Great British Prawns at Balfron in Stirlingshire will begin harvesting up to one million prawns in summer 2019.
For the first time, the company will use specially developed aquaculture technology and sustainable energy to produce warm water king prawns in clear and clean water.
The farm will produce the world’s most popular prawn variety, the Pacific Whiteleg Shrimp, better known as the king prawn, which are native to the Eastern Pacific Ocean.
The farm arrives in Scotland amidst the current cloud of controversy and the environmental and ethical impacts surrounding fish farming in our seas.
While typical fish farming sees waste and chemicals pumped directly into the surrounding ocean, the land-based prawn farm says it will use a Recirculation Aquaculture System which cleans the majority of water used without contaminating the environment.
The UN’s Food and Agricultural Organisation states that global aquaculture needs to double in size over the next decade to keep pace with the ever-rising demand for quality protein.
However, experts also say over-fishing, the mismanagement of crucial feeding grounds and unsustainable farming methods are threatening the resilience of many fish stocks and the overall long-term supply of farmed fish to the global market.
Currently, the majority of the UK’s king prawns are imported frozen from Asia and Central America, a model widely criticised for its damaging environmental practices.

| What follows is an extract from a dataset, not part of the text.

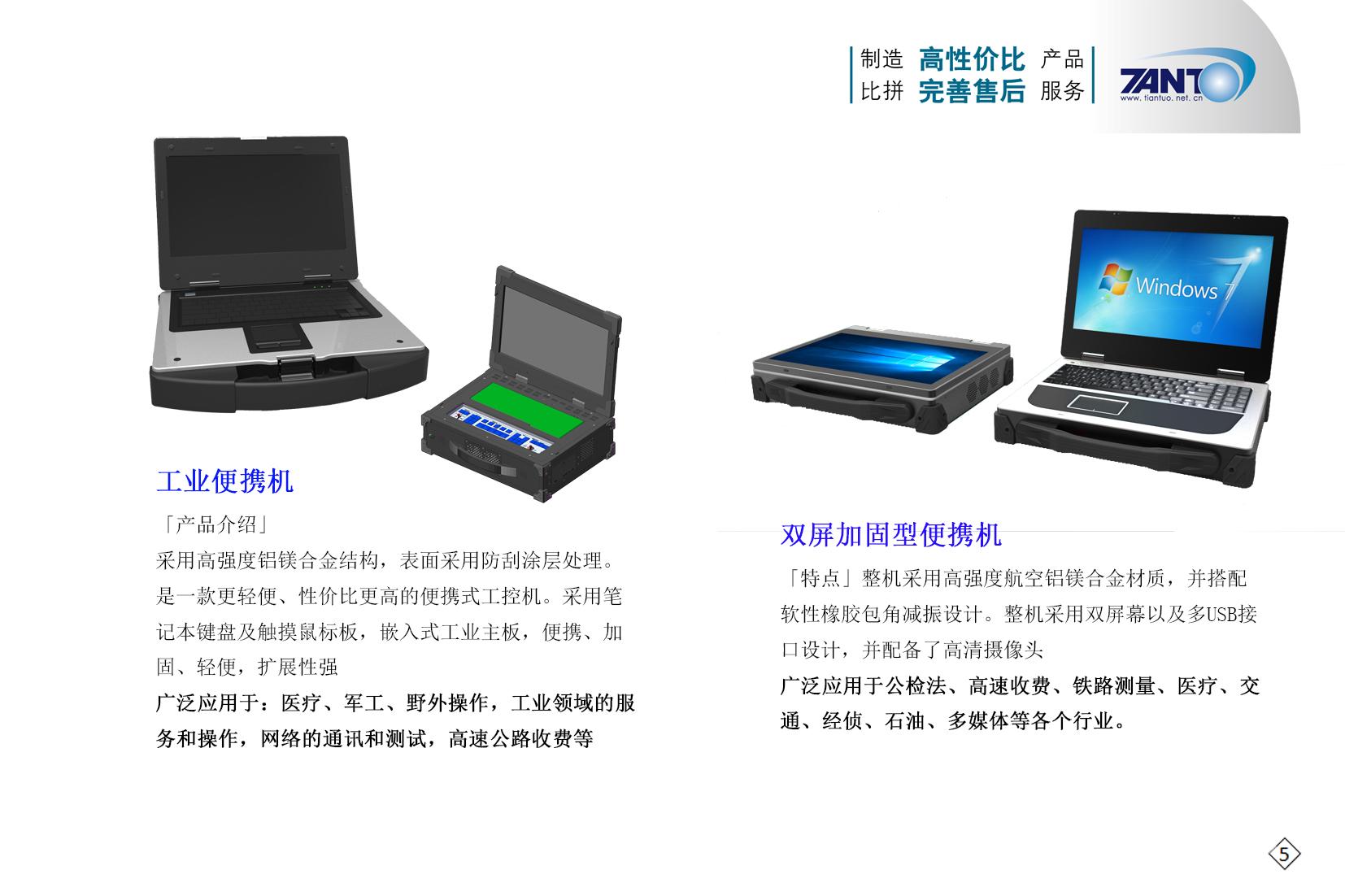天拓BXJ-2516    2.5U高度便携式一体化计算机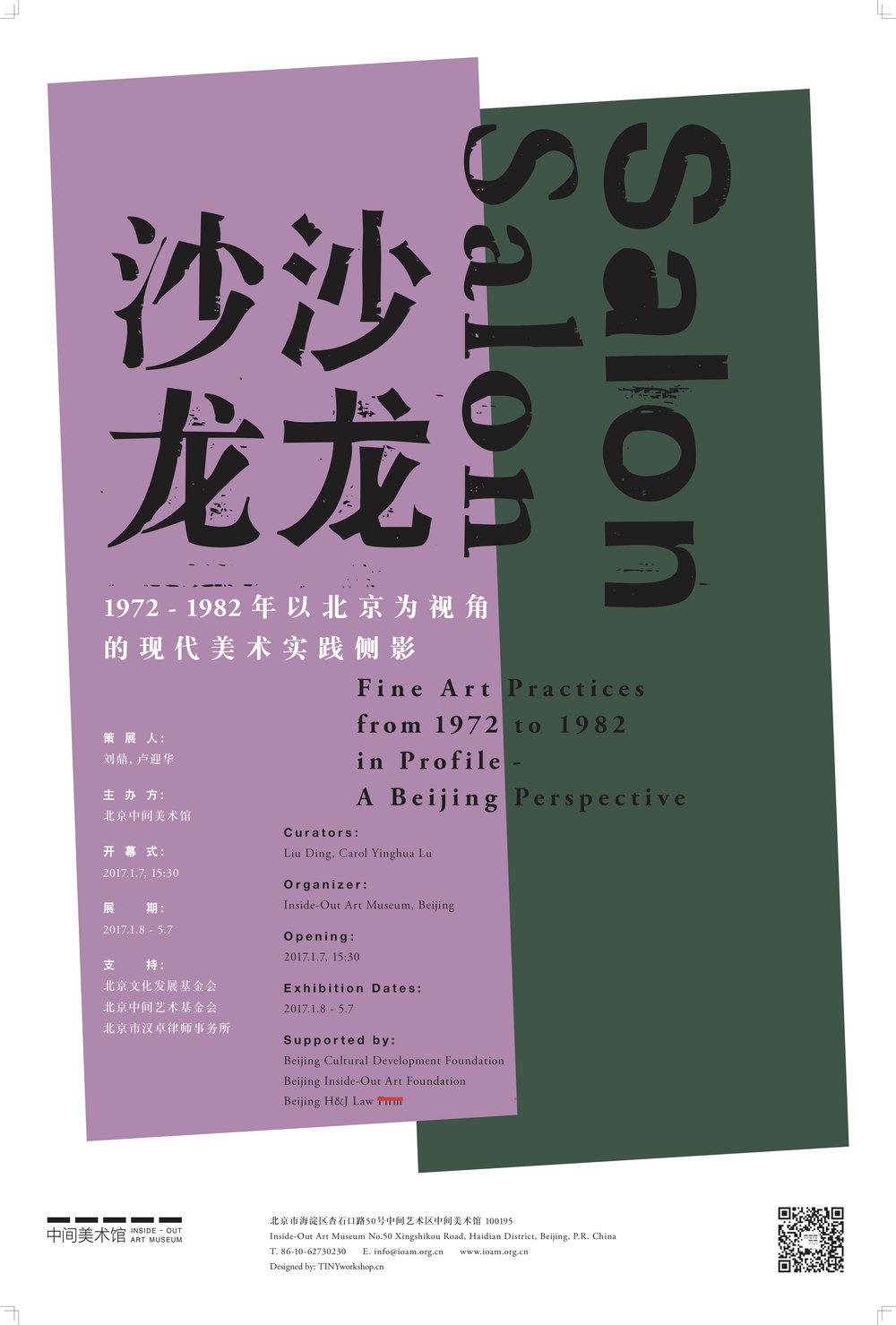 沙龙展展览海报完稿(60_90cm印刷版).jpg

66% of the marine environment has been significantly altered by human actions and up to 55% of the world’s ocean area is covered by industrial fishing.
But building land-based farms in the UK will help to avoid the environmental impact of fish farming as well as the need for freezing and zero air miles says Great British Prawns.
James McEuen, chairman and commercial director at Great British Prawns said: “Most prawns have traveled 6,000 miles to reach a UK consumer with worldwide demand continuing to grow.
“But we know that consumers are increasingly concerned about the environmental impact of seafood production and to be sustainable, the future of aquaculture really has to be land-based.
“This farm has the potential to lead a transformation in the way seafood is produced. We aim to meet growing UK consumer demand for regional and local food production with the reassurance of outstanding husbandry, provenance and sustainability.”
The company also claims their new facility will be virtually waste free, and because of the closed filtration system won’t requrie antibiotics and other medication, chemicals and manual handling used widely in the existing prawn farming industry.
In addition they claim their system will lead to a more humane way of farming prawns.
Dr Andrew Whiston, Technical Director for the project said: “I’ve worked in aquaculture engineering for more than 25 years and this project is truly setting a worldwide precedent that will change the way prawns are farmed in the future.
“Focusing on getting the Recirculation Aquaculture System (RAS) exactly right, along with mimicking the precise conditions required for optimal prawn development has been a precision project that has required painstaking research and engineering.
“The outcome is an approach that impresses on its engineering, as well as its sustainability and humane methods.”
The prawns will be available initially to chefs within a two-hour radius of the farm, including Edinburgh and Glasgow.